▽
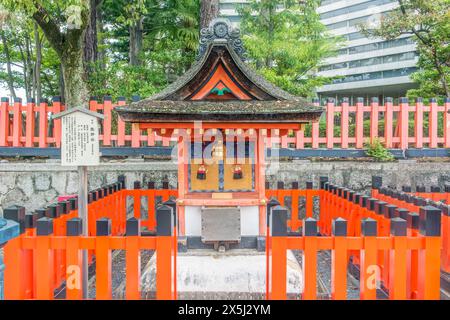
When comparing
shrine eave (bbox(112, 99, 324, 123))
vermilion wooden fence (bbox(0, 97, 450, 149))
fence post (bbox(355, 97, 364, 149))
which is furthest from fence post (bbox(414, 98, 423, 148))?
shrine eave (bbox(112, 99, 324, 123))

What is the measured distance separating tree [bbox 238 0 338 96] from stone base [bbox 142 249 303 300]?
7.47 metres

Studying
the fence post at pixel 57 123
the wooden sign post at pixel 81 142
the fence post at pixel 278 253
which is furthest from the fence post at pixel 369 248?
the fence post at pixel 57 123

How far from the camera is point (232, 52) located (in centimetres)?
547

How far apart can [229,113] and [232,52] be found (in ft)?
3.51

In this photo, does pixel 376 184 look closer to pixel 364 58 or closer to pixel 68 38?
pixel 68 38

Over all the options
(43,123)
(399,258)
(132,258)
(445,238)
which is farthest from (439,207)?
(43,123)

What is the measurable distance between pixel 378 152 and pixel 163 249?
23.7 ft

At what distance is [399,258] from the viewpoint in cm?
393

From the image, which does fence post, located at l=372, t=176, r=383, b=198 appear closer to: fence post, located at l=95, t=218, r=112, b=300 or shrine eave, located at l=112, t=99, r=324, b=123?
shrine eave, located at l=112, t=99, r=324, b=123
△
▽
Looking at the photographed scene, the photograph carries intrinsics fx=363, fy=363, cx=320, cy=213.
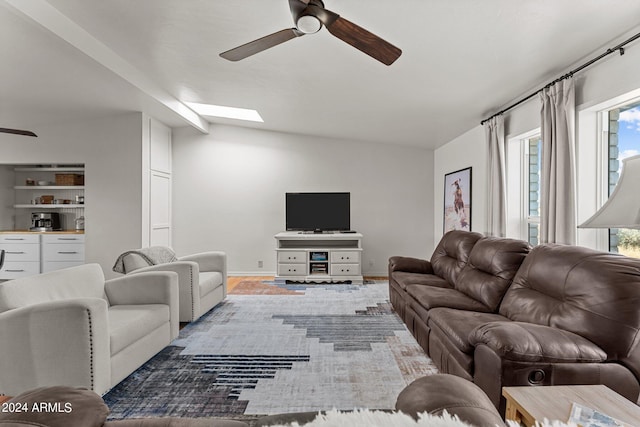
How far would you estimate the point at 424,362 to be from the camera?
△
# Exercise details:
Put the lines starting at the one that contains "When comparing" and ending at the one that contains "7.47 metres" into a Markdown table with the columns Row and Line, numbering each line and skipping blank ones.

# Answer to the problem:
| Row | Line |
|---|---|
| 1 | When comparing |
| 2 | shrine eave (bbox(112, 99, 324, 123)) |
| 3 | vermilion wooden fence (bbox(0, 97, 450, 149)) |
| 4 | fence post (bbox(355, 97, 364, 149)) |
| 5 | which is furthest from fence post (bbox(414, 98, 423, 148))? |
| 6 | shrine eave (bbox(112, 99, 324, 123)) |
| 7 | What is the measured distance separating tree [bbox 238 0 338 96] from stone base [bbox 142 249 303 300]? |
| 8 | 7.47 metres |